Now, perhaps you can do a "good enough" parse on the data despite the ambiguity, if you assume that values will never contain valid looking key= substrings. If you know the possible keys (or at least, what constraints they have, like being alphanumeric), it will be a lot easier to guess at what is a new key and what is just part of the previous value.
Anyway, if we assume that all alphanumeric strings followed by equals signs are indeed keys, we can do a parse with regular expressions. Unfortunately, there's no easy way to do this line by line, nor is there a good way to capture all the key-value pairs in a single scan.
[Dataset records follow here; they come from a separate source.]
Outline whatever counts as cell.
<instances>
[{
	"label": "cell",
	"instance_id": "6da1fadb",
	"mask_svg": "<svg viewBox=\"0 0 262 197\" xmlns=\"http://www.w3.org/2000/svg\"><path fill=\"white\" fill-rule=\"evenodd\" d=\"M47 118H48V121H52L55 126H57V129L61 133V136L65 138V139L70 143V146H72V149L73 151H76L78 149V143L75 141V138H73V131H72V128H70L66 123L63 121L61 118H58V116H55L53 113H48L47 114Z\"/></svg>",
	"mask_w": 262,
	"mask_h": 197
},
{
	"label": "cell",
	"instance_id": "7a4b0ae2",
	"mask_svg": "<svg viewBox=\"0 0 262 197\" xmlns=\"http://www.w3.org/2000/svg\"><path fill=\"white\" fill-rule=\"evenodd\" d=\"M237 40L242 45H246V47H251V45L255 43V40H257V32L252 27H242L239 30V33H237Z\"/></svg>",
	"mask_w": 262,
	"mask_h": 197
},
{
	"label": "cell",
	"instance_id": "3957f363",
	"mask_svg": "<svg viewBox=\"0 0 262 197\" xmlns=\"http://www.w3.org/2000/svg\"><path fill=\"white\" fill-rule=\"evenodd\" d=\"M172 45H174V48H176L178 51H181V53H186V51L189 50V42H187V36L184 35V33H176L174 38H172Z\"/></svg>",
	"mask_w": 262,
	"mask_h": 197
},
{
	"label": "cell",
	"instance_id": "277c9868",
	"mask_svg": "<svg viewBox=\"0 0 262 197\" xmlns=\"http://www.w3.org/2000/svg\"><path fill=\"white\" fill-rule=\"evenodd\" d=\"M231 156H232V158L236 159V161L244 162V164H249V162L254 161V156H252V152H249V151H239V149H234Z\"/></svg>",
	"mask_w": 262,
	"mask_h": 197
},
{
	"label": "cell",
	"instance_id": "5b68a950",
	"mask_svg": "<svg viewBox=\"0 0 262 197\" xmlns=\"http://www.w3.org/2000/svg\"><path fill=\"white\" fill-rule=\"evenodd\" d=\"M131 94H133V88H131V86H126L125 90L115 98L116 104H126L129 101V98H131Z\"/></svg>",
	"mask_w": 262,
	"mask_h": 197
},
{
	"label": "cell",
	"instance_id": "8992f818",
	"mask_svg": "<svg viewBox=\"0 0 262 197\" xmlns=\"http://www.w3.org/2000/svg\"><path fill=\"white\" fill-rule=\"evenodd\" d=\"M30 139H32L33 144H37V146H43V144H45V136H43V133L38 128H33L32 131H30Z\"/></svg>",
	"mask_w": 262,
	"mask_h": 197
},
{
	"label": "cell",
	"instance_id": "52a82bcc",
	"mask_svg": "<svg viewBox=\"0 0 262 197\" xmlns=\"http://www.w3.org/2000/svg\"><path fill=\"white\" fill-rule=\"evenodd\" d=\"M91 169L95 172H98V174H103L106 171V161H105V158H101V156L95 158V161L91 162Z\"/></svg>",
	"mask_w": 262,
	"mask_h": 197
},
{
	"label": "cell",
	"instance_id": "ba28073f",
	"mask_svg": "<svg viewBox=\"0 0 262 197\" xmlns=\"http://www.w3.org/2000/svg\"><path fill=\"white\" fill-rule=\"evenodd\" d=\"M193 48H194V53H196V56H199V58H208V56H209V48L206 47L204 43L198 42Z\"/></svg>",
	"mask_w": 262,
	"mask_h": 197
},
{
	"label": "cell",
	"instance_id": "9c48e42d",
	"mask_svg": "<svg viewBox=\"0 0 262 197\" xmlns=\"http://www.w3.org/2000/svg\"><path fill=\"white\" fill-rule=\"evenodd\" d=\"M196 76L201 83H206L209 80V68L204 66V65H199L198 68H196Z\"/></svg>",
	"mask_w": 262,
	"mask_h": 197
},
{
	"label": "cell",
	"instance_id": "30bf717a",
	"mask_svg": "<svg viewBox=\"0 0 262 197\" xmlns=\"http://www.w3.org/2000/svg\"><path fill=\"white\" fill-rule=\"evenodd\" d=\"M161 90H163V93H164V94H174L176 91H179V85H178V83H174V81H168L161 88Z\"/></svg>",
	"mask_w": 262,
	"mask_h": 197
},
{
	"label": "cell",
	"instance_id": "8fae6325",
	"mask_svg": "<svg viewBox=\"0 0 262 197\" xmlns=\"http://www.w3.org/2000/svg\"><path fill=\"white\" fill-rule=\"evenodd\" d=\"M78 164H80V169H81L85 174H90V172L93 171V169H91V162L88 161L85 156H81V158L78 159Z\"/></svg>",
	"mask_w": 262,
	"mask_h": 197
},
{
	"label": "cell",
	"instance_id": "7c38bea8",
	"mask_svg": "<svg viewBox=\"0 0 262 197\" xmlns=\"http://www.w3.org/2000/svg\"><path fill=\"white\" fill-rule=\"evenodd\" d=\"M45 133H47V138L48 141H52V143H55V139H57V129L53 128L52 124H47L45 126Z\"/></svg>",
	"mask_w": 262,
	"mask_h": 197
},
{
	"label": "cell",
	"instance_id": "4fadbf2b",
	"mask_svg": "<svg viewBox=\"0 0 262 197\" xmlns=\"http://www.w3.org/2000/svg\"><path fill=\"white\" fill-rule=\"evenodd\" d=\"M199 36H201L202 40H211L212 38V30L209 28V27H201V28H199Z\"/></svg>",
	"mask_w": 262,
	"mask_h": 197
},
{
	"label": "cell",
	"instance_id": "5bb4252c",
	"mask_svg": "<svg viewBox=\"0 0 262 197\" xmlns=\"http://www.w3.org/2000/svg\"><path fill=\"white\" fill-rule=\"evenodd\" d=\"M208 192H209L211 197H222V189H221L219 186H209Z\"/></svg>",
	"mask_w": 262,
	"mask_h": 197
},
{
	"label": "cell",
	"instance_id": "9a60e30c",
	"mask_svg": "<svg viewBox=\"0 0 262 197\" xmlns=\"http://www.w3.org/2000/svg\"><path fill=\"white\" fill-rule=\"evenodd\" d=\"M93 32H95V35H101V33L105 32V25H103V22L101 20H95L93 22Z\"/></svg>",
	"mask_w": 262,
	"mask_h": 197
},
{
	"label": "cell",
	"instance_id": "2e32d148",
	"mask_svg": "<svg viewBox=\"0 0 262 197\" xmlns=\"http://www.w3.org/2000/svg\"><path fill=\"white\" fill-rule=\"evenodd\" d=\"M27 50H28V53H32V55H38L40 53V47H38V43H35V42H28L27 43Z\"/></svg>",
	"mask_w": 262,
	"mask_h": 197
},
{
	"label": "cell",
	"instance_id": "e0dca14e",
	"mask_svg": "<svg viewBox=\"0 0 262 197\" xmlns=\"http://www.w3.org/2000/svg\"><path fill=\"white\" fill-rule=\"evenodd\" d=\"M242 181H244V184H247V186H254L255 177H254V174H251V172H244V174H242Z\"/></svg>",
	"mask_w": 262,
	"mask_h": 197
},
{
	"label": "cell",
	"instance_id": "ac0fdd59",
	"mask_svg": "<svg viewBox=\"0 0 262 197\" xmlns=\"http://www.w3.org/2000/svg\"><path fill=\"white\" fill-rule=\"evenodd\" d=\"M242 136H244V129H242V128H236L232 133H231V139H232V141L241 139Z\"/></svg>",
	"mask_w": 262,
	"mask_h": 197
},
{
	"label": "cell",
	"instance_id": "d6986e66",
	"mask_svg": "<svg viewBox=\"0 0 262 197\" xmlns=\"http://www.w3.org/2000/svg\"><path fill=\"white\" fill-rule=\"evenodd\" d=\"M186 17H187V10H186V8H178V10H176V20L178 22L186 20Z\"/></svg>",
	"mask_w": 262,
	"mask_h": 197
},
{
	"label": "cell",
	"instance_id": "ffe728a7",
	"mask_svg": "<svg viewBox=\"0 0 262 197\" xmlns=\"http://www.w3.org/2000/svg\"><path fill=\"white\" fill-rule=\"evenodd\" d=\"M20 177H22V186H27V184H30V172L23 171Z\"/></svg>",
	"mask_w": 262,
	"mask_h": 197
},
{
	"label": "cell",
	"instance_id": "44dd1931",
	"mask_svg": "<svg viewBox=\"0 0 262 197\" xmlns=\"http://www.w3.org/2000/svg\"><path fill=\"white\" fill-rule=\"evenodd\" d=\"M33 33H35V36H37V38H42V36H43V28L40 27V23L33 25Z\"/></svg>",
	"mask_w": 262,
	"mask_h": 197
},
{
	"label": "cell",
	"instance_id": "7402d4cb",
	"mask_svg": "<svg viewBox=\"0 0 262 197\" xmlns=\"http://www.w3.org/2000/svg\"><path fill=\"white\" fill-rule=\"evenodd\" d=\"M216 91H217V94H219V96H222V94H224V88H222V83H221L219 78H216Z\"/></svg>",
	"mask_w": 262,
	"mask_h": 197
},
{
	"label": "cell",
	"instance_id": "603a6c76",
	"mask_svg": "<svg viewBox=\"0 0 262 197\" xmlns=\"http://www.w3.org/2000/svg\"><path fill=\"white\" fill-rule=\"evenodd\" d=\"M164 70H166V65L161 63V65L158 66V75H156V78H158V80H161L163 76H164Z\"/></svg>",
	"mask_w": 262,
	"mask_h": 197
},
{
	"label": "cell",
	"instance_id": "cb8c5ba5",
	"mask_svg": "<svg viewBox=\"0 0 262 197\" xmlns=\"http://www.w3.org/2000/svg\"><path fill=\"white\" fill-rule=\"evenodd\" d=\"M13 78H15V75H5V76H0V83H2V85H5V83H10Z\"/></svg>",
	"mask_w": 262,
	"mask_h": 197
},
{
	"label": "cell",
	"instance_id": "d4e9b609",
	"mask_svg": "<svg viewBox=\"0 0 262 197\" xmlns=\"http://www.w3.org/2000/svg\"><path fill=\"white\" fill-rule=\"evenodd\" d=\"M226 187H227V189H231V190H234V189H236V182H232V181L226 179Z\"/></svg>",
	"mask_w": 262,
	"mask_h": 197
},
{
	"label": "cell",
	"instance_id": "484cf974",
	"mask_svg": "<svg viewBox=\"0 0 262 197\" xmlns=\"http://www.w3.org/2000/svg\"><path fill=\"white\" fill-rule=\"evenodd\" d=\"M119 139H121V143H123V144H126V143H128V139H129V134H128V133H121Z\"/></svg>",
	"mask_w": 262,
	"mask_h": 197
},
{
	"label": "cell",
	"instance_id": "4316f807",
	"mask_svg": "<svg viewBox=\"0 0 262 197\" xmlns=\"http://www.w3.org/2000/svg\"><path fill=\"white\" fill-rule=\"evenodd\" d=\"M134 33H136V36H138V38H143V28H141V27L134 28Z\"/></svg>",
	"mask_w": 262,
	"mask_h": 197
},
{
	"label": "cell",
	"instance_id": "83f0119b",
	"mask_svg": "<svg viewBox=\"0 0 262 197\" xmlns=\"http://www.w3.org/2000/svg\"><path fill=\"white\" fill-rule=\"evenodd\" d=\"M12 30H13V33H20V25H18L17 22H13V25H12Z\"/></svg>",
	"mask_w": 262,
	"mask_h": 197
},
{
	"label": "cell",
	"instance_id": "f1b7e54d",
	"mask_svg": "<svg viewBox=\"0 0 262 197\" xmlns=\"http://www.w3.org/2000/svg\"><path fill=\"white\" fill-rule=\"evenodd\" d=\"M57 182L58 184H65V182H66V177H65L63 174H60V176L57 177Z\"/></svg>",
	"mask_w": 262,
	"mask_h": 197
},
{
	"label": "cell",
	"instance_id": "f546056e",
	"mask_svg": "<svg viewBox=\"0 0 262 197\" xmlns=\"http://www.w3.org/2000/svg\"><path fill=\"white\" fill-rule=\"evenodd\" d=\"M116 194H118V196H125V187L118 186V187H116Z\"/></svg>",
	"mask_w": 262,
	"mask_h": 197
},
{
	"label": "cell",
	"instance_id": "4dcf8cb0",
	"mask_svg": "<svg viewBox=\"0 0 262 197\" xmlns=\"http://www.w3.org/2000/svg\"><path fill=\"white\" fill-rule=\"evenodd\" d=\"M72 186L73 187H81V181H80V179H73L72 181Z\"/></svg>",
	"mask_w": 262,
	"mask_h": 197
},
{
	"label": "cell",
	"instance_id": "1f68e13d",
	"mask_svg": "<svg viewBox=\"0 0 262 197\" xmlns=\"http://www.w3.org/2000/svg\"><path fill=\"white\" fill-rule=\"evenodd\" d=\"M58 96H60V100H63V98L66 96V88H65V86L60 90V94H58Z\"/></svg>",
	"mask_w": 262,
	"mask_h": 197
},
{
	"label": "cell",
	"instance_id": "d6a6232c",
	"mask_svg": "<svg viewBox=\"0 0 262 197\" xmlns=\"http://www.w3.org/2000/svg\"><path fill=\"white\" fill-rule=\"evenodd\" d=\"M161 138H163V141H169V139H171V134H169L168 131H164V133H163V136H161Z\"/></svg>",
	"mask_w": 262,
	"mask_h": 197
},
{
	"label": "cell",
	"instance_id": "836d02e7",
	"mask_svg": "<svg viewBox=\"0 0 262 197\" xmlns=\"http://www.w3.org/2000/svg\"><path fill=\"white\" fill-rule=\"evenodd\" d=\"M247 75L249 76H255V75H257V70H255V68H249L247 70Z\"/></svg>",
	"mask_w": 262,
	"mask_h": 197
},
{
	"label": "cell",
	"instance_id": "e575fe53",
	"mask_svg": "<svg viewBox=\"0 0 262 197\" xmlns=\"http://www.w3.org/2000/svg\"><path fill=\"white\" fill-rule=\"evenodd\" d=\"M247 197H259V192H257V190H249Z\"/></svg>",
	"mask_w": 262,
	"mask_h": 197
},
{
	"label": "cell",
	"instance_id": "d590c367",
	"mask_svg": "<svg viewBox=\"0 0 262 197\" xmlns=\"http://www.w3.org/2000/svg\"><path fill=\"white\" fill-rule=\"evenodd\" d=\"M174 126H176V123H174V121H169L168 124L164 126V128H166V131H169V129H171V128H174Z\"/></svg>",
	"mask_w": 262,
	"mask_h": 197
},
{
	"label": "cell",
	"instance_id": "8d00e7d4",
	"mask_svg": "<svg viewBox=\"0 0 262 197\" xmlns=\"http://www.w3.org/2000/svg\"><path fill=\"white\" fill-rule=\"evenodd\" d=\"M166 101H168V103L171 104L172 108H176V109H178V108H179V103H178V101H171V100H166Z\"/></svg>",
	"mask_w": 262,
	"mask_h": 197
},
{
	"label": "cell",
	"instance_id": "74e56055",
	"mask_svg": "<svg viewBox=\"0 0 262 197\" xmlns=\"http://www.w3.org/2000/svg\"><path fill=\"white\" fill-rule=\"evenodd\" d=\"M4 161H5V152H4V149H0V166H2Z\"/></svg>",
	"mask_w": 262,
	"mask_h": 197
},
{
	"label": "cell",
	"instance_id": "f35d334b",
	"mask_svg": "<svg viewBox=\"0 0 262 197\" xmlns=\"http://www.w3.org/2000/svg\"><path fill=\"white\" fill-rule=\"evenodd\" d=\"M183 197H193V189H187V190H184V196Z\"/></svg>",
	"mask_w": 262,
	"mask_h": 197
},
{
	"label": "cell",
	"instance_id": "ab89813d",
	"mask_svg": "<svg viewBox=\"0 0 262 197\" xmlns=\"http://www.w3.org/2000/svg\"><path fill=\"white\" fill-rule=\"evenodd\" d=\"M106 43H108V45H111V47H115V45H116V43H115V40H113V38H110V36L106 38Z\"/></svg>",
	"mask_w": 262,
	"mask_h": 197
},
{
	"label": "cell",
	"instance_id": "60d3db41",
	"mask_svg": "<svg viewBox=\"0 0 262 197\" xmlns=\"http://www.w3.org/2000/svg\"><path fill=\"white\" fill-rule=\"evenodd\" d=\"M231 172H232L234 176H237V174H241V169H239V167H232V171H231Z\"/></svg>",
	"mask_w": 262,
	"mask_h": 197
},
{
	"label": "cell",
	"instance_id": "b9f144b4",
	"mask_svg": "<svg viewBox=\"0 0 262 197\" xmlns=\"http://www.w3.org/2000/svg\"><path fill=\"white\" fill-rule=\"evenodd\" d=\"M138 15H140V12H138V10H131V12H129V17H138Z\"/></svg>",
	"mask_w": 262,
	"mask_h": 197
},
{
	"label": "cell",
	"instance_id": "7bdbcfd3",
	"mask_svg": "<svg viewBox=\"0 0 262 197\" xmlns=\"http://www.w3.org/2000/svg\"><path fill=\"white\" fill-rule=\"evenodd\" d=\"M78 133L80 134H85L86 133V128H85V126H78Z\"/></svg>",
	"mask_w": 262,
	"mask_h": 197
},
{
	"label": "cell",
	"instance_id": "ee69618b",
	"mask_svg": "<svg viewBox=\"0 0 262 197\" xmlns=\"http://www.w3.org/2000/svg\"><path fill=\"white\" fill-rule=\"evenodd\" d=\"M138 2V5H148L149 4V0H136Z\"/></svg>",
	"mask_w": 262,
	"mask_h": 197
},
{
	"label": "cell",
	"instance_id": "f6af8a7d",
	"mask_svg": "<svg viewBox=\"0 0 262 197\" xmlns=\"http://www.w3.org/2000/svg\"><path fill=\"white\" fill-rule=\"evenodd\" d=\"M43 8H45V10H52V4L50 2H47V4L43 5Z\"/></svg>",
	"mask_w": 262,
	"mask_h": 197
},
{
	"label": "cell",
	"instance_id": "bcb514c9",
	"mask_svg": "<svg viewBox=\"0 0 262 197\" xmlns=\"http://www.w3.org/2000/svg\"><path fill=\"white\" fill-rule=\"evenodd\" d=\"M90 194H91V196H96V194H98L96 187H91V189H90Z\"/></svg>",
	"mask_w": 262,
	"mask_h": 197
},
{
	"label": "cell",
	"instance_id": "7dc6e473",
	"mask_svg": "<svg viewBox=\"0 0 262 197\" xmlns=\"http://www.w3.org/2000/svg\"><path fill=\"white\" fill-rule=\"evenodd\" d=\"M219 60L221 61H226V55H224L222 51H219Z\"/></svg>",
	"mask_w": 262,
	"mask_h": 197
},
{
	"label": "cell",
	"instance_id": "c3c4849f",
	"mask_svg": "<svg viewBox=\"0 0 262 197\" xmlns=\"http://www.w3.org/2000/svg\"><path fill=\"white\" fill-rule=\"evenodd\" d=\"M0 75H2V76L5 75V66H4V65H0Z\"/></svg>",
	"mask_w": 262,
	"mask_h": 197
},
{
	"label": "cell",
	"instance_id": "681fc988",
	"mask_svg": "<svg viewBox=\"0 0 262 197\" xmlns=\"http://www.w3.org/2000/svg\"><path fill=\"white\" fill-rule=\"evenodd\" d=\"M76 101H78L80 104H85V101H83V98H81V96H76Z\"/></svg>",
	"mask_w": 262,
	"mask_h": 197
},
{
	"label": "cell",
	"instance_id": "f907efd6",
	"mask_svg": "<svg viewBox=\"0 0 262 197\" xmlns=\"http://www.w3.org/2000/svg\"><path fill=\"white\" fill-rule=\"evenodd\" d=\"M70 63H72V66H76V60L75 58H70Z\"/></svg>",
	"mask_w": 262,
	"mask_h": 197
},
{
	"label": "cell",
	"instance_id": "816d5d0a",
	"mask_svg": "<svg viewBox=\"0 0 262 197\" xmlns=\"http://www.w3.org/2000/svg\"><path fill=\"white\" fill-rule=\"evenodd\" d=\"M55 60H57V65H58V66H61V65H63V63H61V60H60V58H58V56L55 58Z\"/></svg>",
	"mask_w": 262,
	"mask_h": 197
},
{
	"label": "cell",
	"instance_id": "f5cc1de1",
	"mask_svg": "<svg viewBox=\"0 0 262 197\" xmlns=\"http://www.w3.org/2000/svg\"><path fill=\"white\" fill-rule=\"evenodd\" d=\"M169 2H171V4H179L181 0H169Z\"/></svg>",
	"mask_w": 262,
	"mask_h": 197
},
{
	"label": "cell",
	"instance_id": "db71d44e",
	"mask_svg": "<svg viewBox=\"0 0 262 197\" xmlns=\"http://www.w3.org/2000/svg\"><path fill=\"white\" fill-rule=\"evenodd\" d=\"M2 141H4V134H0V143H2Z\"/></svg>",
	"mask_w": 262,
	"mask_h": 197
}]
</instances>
However, it's not too hard to scan once to get the log lines (which may have embedded newlines) and then separately get the key=value, pairs for each one.
with open("my_log_file") as infile:
text = infile.read()
line_pattern = r'(?S)eventId=\d+,.*?(?:$|(?=\neventId=\d+))'
kv_pattern = r'(?S)(\w+)=(.*?),\s*(?:$|(?=\w+=))'
results = [re.findall(kv_pattern, line) for line in re.findall(line_pattern, text)]
I'm assuming that the file is small enough to fit into memory as a string. It would be quite a bit more obnoxious to solve the problem if the file can't all be handled at once.
If we run this regex matching on your example text, we get:
[[('eventId', '123'), ('key', 'value'), ('key2', 'value2:\nthis, will, be, a problem,\nmaybe?='), ('anotherkey', 'anothervalue')],
[('eventId', '1234'), ('key1', 'value1'), ('key2', 'value2'), ('key3', 'value3')],
[('eventId', '12345'), ('key1', '\nmsg= {this is not a valid key value pair}'), ('key', 'value'), ('key21', 'value=')]]
maybe? is not considered a key because of the question mark. msg and the final value are not considered keys because there were no commas separating them from a previous value.
Oh! This is an interesting problem, you'll want to process each line and part of line separately without iterating though the file more than once.
data_dict = {}
file_lines = open('file.txt','r').readlines()
for line in file_lines:
line_list = line.split(',')
if len(line_list)>=1:
if 'eventId' in line_list[0]:
for item in line_list:
pair = item.split('=')
data_dict.update({pair[0]:pair[1]})
That should do it. Enjoy!
If there are spaces in the 'pseudo csv' please change the last line to:
data_dict.update({pair[0].split():pair[1].split()})
In order to remove spaces from the strings for your key and value.
p.s. If this answers your question, please click the check mark on the left to record this as an accepted answer. Thanks!
p.p.s. A set of lines from your actual data would be very helpful in writing something to avoid error cases.